* To do: Format the records on the lines from the one containing "What distance from the camera is [540,178]" through the one containing "36 centimetres", inclusive, as a two-column CSV with the header text,answer and one row per record. Put each record's text and its answer in separate quoted fields, replacing any line breaks with spaces.

* Rows:
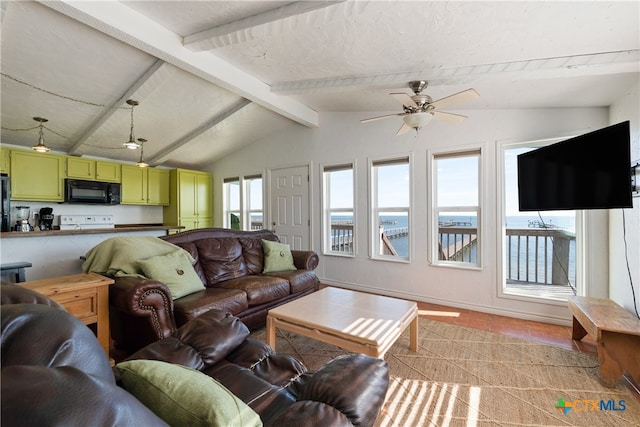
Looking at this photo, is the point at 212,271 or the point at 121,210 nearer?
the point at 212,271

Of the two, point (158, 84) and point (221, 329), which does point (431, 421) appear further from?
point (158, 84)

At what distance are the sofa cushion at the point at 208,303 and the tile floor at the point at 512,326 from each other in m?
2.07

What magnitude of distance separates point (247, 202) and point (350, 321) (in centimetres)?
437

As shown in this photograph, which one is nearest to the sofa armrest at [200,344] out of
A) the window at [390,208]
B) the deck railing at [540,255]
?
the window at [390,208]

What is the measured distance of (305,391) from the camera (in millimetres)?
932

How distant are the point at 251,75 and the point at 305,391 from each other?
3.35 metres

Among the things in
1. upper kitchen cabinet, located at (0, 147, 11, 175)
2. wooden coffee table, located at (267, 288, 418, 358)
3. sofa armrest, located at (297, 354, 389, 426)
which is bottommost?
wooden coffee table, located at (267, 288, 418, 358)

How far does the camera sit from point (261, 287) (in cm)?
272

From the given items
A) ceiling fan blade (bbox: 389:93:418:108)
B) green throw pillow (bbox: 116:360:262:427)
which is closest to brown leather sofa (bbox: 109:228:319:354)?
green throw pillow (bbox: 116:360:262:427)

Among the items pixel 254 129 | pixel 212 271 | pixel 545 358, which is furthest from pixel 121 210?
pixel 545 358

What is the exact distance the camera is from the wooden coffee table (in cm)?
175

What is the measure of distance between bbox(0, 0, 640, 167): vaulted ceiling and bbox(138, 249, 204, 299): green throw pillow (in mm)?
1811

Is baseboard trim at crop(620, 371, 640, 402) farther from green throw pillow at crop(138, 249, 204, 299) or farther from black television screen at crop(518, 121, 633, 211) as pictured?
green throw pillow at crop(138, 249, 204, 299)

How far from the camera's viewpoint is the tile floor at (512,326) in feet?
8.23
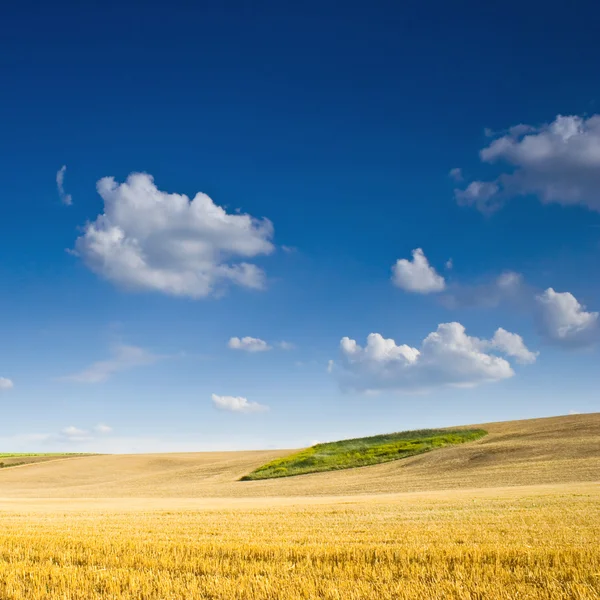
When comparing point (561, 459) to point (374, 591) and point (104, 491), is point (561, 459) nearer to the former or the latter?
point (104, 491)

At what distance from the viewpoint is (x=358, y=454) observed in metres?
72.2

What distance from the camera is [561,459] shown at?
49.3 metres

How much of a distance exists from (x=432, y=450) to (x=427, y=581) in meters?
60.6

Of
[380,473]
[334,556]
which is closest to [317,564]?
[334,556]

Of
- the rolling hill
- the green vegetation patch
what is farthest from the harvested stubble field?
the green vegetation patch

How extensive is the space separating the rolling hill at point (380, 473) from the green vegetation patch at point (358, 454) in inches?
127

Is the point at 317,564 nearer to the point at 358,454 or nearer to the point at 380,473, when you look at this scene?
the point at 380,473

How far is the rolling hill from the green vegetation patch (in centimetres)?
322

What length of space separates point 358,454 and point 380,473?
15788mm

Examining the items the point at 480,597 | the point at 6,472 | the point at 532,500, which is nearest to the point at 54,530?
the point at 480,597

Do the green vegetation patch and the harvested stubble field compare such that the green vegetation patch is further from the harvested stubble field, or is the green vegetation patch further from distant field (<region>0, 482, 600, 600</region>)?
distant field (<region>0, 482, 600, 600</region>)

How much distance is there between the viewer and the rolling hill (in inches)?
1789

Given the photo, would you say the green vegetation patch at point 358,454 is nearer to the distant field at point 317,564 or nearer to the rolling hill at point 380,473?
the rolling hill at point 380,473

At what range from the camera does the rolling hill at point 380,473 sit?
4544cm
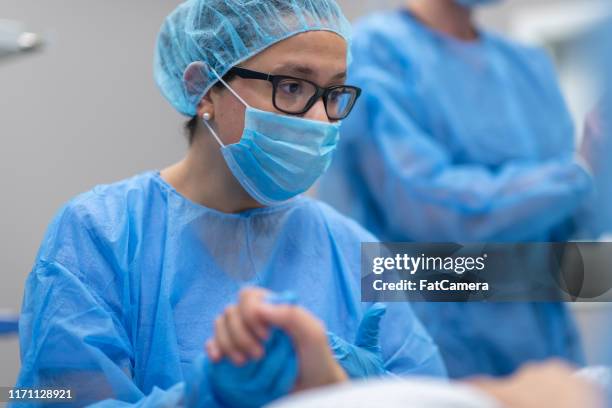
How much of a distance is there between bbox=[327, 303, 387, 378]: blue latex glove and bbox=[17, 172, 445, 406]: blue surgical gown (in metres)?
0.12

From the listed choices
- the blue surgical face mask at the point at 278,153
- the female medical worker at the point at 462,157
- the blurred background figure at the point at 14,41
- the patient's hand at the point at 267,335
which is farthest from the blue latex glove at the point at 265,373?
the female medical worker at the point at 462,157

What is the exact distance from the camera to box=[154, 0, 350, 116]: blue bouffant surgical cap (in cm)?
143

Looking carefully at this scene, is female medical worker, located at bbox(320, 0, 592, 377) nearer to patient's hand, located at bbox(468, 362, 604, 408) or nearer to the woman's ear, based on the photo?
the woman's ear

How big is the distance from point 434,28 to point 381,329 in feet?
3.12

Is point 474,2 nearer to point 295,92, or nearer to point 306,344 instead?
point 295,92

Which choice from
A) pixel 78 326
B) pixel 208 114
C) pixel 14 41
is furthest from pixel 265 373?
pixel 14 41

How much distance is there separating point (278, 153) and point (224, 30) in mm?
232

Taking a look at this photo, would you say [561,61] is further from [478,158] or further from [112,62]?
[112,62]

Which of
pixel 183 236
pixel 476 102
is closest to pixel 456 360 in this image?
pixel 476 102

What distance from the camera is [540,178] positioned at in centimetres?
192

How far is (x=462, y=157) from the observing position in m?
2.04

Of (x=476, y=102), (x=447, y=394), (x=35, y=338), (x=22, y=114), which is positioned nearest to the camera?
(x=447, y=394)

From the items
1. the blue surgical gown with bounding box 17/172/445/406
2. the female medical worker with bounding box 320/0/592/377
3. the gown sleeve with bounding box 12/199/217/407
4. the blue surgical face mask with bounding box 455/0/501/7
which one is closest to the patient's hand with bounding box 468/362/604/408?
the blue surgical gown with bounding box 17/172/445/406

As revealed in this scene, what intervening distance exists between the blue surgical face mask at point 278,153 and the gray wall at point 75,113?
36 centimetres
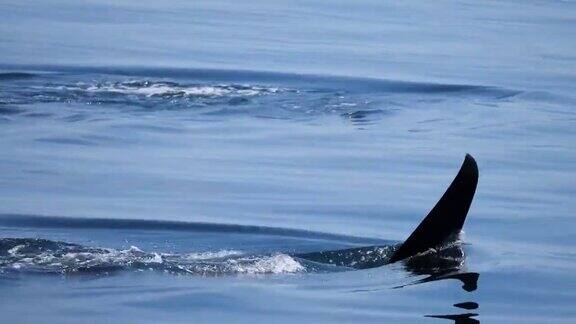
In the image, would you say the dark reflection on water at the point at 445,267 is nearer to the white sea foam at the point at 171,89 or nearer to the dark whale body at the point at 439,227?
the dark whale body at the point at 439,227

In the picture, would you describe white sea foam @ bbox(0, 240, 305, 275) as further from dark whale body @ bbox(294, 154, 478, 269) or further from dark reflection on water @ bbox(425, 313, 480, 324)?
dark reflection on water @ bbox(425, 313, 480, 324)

* Full response:
text,answer
"What distance from the camera is [540,178] positioned at in centimetres?","192"
"How far is (x=462, y=157) from the observing position in m?","2.04"
"Of (x=476, y=102), (x=447, y=394), (x=35, y=338), (x=22, y=114), which is positioned nearest to the camera?","(x=447, y=394)"
"From the items 1. the blue surgical gown with bounding box 17/172/445/406 2. the female medical worker with bounding box 320/0/592/377 3. the gown sleeve with bounding box 12/199/217/407 4. the blue surgical face mask with bounding box 455/0/501/7 which one is closest to the patient's hand with bounding box 468/362/604/408?","the blue surgical gown with bounding box 17/172/445/406"
"As revealed in this scene, what intervening distance exists between the blue surgical face mask at point 278,153 and the gray wall at point 75,113?","36 centimetres"